Exploring Lost Move Syndrome in Competitive Youth Gymnasts
Erica Beachy, Springfield College, USA
Theme: Youth sport
Poster Number: 145
Program ID: POS-2
Presentation: October 4, 2013 5:30 pm - 7:00 pm
Lost move syndrome (LMS) has been defined as a psychological condition in which athletes are suddenly unable to perform a motor skill or sequence that was previously automatic for them (Day, Thatcher, Greenlees, & Woods, 2006). Day et al. used qualitative methods to study LMS, interviewing 15 elite level trampolinists about their experiences of losing a skill. The current study was designed to investigate the frequency and experience of LMS in competitive youth gymnasts (N = 109).

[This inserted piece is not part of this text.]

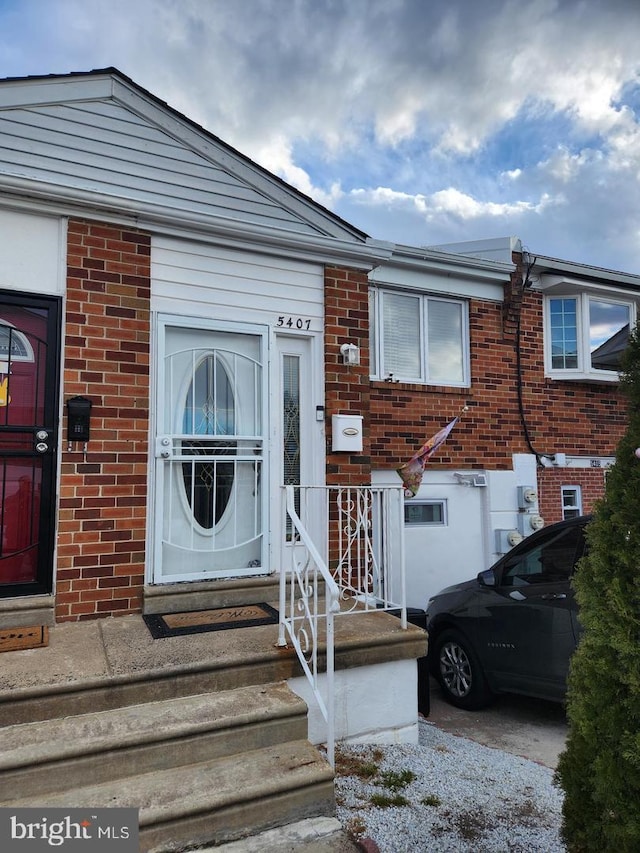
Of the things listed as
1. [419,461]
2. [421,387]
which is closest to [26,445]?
[419,461]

The study also investigated the extent to which LMS, as defined by Day et al., was distinct from other related conditions that negatively affect performance or could be identified as causes for not performing a skill (i.e., slumping, choking, fear of injury, and sport performance phobias). Gymnasts completed a questionnaire about their experience of losing a skill and the specific characteristics of that experience. Responses indicated that the uneven bars and the balance beam accounted for 75% of the lost skills and that the majority of the skills lost (66%) were ones that required participants to go backwards. Coaches filled out a spreadsheet that inquired about which gymnasts had experienced LMS. The vast majority of gymnasts (81%) reported losing a skill, whereas their coaches identified only 37% of them as having lost a skill. Only two gymnasts met all criteria as defined by Day et al. for LMS. Overall, the results of this study revealed that as presently defined and measured, LMS is not distinguishable from related conditions.